An exact copy of all the data below is needed, without its pictures.

• Data:
::::::
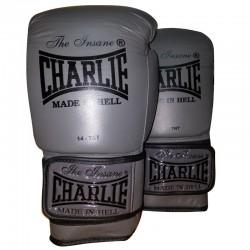 Charlie boxing gloves graphite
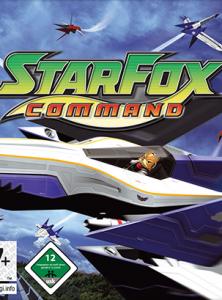 Скачать игру Star Fox Command через торрент на pc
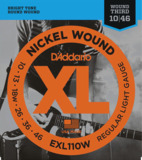 D'Addario / EXL115W Jazz Rock・Wound 3rd 11-49 エレキギター弦 商品画像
::::::
• Solution for this exercise:
 Charlie boxing gloves graphite
 Скачать игру Star Fox Command через торрент на pc
 D'Addario / EXL115W Jazz Rock・Wound 3rd 11-49 エレキギター弦 商品画像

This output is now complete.